Like many Canadians, Sherbrooke resident Jacqueline White has been kept from seeing family in the U.S. by a border that has been shut down to most travellers.
She hasn't seen her son, who lives in Boston, in nearly two years.
She says she was ecstatic Monday when she heard Canada would reopen its borders in less than three weeks and that her son could make the trip to Canada.
"The first thing we're gonna do is hug each other," she said. "It's been quite a while."
The 78-year-old said she considers herself lucky to still be around, and to have made it through the pandemic, following all the health and safety guidelines closely and getting vaccinated as soon as she was able.
She says everything she did was so she could see her son as soon as possible.
"And my soon as possible is right now," she said.
But despite the Canadian and American governments operating largely in lockstep since the border was first closed in March of last year, their reopening plans are now out of sync.
Prime Minister Justin Trudeau announced earlier this week that he plans to open the doors to fully vaccinated American visitors starting Aug. 9, but the Biden administration has decided to keep its border restrictions in place until at least Aug. 21.
The news has caused frustration from many border communities where local economies rely on tourist activity and travel.
"It's a big hit," said Jim Davis, member of the Vermont North Country Chamber of Commerce in Newport. "It's another summer gone."
Davis said Canadian visitors are a "key element" of border economies.
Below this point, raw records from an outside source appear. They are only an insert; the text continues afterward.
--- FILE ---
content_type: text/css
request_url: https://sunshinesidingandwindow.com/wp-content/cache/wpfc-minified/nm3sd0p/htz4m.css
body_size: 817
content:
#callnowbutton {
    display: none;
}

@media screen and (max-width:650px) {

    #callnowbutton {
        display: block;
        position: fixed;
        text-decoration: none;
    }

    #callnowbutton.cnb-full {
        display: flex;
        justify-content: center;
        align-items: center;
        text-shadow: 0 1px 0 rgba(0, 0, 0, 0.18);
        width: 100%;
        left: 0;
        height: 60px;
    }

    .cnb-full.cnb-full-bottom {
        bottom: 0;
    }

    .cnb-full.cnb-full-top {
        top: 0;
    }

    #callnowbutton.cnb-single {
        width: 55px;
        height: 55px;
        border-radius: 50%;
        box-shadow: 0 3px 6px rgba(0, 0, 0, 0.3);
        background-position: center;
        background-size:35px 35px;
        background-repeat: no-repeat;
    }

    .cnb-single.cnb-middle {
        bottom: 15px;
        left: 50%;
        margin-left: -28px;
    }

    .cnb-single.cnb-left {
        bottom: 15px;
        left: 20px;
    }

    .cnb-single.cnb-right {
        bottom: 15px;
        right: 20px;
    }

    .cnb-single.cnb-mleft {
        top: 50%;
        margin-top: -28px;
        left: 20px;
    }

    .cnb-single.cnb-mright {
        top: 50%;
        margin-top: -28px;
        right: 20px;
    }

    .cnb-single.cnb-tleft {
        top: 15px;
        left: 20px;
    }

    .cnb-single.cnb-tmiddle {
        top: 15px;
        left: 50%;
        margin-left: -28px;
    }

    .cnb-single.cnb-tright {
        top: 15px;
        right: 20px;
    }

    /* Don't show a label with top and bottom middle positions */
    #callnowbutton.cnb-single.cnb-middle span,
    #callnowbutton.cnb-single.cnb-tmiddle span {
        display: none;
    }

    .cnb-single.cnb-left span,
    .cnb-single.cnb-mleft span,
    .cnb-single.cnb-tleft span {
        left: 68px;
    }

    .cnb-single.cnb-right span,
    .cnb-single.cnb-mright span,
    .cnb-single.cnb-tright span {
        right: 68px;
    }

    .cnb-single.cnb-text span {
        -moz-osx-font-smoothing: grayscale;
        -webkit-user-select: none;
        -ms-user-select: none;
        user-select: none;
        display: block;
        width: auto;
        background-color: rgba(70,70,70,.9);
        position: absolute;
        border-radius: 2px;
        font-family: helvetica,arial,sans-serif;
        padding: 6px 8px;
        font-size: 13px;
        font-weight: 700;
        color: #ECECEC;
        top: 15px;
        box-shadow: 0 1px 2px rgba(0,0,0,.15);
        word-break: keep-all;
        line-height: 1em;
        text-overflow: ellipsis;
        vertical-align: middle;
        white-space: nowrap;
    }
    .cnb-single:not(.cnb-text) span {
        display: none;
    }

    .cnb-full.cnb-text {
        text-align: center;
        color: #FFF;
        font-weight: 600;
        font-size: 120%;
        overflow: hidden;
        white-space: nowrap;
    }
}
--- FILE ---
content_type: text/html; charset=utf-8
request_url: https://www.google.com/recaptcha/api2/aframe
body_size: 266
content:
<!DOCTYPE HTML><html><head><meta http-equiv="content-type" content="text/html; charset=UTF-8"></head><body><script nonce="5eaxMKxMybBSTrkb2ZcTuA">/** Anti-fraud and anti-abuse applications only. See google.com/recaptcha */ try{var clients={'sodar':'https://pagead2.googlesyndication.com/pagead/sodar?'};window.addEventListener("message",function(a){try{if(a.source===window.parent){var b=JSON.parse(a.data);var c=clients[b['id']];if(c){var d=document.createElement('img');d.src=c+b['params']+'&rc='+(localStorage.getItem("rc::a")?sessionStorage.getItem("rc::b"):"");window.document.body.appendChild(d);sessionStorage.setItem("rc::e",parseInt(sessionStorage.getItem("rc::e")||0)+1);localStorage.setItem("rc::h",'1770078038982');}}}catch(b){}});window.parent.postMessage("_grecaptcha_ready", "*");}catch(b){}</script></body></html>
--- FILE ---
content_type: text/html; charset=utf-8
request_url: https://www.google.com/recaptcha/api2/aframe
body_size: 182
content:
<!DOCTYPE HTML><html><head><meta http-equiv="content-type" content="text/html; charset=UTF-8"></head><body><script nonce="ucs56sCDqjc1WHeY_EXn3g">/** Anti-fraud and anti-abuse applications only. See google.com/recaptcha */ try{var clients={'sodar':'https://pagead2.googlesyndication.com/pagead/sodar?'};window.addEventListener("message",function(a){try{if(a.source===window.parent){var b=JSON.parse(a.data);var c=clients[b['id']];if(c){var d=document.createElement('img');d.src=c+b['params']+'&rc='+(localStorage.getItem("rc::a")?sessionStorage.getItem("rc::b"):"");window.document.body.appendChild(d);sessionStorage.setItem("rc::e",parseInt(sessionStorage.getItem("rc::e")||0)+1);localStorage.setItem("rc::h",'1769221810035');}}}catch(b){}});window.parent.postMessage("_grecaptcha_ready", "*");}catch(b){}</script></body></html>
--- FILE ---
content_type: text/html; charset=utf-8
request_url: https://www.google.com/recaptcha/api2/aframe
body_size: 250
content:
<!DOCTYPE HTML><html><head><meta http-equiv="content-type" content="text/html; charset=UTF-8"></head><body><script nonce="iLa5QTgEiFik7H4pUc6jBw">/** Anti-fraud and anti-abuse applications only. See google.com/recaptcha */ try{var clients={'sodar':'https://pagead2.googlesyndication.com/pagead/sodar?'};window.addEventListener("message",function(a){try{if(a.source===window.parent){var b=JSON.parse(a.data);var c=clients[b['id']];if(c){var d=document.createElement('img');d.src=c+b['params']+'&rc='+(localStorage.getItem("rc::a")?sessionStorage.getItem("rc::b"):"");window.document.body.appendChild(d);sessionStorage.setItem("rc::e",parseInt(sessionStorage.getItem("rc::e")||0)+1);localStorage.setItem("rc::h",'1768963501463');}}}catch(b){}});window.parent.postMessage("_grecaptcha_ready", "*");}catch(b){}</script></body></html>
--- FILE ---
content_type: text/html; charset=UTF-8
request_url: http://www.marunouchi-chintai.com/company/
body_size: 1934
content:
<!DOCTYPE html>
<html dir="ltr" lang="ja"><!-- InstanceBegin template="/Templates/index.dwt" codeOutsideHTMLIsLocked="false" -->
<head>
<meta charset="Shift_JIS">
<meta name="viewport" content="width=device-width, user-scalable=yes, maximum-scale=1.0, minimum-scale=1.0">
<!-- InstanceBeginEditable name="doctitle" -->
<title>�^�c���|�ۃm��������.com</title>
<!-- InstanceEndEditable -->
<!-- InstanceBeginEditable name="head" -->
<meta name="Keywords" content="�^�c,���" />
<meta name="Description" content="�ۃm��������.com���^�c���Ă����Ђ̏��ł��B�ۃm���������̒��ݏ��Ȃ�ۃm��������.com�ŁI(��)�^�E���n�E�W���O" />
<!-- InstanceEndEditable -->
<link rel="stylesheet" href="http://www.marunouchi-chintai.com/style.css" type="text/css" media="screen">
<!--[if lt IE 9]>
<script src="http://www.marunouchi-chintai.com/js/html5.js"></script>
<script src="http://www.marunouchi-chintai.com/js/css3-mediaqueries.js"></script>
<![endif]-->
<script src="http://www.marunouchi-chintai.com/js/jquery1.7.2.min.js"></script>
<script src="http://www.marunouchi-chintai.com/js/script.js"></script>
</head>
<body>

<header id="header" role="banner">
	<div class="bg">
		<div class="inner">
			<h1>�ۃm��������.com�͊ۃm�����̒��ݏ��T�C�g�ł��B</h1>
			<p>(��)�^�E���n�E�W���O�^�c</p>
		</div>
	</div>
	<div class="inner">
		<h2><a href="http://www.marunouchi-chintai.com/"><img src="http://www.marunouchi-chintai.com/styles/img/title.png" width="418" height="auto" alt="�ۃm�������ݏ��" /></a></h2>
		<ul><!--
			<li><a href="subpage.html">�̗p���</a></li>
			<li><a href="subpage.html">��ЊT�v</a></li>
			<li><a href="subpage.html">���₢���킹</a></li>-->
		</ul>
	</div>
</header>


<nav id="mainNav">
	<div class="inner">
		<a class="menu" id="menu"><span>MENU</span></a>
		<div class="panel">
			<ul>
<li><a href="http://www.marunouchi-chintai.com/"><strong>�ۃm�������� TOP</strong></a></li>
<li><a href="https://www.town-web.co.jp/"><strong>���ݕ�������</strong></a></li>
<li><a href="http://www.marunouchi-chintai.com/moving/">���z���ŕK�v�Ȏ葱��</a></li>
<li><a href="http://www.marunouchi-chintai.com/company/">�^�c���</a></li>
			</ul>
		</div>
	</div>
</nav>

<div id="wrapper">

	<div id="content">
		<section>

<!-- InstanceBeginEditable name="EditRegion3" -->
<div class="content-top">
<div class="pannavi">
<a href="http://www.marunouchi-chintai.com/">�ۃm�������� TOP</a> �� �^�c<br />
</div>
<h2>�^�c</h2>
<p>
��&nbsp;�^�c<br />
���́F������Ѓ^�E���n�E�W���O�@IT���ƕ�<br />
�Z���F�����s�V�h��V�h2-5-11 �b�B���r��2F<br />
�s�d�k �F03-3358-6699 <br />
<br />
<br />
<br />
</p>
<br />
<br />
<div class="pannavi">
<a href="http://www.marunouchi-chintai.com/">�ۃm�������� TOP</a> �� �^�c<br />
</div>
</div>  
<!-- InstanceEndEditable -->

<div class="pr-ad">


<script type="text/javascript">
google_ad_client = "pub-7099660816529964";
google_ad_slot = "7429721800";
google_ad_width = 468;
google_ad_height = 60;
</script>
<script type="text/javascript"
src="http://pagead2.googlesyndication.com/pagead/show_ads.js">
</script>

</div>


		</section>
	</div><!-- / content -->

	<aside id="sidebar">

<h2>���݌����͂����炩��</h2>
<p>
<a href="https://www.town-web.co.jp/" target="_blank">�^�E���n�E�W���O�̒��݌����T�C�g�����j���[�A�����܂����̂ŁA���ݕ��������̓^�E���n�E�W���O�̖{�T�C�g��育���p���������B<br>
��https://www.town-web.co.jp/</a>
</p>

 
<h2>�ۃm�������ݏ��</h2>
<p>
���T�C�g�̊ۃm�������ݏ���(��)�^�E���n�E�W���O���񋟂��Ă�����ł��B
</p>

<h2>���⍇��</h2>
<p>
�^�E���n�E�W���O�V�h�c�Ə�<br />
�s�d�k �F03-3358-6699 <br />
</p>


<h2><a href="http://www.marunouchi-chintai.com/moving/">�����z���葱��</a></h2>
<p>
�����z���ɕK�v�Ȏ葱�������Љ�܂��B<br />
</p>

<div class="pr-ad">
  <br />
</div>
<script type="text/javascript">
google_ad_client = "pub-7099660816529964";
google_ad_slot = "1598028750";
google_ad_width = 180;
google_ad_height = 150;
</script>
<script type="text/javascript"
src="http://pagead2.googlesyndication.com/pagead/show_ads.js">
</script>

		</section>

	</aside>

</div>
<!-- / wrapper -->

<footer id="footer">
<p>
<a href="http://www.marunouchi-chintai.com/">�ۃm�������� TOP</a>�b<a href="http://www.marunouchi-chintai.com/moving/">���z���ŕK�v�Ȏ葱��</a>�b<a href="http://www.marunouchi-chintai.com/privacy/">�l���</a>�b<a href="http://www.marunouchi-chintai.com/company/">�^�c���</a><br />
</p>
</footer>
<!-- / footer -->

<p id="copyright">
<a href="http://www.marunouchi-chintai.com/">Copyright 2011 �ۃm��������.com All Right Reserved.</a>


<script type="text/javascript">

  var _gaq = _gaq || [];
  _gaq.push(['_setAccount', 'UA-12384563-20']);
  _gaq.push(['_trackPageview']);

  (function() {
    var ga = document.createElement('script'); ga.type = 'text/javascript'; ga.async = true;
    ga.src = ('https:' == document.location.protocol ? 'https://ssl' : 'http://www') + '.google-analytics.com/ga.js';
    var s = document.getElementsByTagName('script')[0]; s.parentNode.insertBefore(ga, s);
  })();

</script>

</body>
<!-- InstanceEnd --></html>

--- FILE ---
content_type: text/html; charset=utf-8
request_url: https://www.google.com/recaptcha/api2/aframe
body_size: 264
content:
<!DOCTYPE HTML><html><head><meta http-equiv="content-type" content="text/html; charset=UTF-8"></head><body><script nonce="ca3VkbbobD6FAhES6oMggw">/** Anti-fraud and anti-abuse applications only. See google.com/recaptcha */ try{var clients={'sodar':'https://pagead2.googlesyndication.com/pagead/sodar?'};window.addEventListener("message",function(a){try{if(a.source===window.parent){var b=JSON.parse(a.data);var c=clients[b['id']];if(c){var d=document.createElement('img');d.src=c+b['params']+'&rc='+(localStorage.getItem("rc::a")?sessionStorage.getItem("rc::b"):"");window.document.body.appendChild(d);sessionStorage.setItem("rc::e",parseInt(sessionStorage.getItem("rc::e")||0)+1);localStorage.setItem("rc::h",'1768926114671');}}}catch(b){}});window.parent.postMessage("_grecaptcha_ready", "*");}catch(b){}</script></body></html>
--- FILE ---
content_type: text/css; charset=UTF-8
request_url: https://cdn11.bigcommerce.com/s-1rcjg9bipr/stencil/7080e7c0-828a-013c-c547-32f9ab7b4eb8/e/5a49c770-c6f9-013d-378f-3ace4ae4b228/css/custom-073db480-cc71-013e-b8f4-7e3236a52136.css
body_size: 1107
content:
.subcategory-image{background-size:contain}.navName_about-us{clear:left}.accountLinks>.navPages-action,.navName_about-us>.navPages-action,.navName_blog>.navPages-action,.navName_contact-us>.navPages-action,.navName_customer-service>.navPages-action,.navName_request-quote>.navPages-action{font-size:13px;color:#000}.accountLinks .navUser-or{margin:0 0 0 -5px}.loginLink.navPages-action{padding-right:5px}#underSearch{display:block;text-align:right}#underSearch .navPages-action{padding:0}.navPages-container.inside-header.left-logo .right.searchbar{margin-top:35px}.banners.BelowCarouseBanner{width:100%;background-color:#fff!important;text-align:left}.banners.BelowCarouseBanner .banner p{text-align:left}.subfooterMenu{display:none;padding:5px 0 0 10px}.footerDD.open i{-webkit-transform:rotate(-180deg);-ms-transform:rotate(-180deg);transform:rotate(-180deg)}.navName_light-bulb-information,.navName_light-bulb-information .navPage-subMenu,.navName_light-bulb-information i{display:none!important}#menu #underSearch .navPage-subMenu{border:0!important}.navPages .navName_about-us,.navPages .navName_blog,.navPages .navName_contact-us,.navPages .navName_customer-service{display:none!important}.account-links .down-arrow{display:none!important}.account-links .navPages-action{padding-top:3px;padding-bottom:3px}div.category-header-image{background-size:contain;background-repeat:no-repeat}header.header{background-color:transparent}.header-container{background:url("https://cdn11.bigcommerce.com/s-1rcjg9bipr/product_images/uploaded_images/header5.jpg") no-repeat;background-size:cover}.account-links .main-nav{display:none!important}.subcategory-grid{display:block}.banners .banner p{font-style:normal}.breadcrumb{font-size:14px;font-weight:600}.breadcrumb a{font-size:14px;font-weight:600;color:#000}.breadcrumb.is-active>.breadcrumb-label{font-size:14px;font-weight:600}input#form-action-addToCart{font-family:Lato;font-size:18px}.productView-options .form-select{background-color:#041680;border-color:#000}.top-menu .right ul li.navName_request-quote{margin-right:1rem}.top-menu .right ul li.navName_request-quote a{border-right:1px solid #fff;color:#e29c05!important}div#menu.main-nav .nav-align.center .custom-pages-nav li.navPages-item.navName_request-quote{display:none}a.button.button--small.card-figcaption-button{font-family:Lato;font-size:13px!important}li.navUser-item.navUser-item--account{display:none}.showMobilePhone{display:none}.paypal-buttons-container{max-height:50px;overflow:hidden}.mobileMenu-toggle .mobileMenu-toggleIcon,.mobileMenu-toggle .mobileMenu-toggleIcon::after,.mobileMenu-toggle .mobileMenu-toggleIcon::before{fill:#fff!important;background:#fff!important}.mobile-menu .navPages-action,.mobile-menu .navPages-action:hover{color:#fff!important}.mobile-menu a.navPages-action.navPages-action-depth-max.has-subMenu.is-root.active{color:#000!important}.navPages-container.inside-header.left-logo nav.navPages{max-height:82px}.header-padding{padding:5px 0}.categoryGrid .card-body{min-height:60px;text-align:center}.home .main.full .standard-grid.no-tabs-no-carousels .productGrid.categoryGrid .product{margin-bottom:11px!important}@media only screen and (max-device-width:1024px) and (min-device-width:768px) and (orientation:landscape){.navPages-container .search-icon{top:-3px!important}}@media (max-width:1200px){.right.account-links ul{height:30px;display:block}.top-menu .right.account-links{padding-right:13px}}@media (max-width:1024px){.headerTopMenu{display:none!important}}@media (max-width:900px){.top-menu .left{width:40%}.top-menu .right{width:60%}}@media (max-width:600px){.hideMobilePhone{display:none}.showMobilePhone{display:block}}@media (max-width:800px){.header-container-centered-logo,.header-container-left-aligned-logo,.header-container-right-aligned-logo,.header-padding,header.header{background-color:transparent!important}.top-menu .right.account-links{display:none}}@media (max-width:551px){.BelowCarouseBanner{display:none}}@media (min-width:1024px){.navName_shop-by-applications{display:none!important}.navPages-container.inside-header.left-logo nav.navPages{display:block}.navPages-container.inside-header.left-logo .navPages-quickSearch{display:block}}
During the summer months, Quebec boaters can cruise back and forth between the two countries on Lake Memphremagog, and during the winter, they make up most of the traffic at ski hills like Jay Peak.
He said in many border towns in Vermont, Quebecers account for nearly 40 per cent of the customer base, while the numbers are much higher at tourist destinations.
'We didn't see the border as a border'
Davis grew up in Derby Line, Vt., right on the border with Stanstead, Que.
In normal times there, high school students cross the border every day to attend Stanstead College, the Borderline Players theatre troop meets and performs at the Haskell Free Library and Opera House — a building that sits directly on the line between Canada and the United States — and Quebecers cross regularly to buy cheaper milk and gas.
But none of those activities have taken place in the last 16 months, and Davis says the change is keenly felt.
"We didn't see the border as a border, it was all our community," he said.
Now, he said he's counting down until he can enjoy "a nice Canadian beer" north of the border and soak up the Eastern Townships "culture and lifestyle."
Jean-Pierre Rancourt is a Quebecer, and co-owner of the Eastside Restaurant and the Eastside Marina, both in Newport, Vt.
He said he was shocked to hear the Canadian government would open its border before the American.
"There are a lot of businesses on the border that are suffering from the fact that Canadians are not allowed to come into the United States," he said.
Rancourt says while his businesses are well known and have done OK, he wants his Canadian customers back.
At his restaurant, in an average year, about 40 per cent of customers are Canadian; at the marina, it's closer to 50 per cent.
He said unfortunately he's not overly optimistic for an imminent reopening on the American side because, despite Vermont being well ahead of its vaccination targets, many states are falling behind and seeing a surge in COVID-19 cases.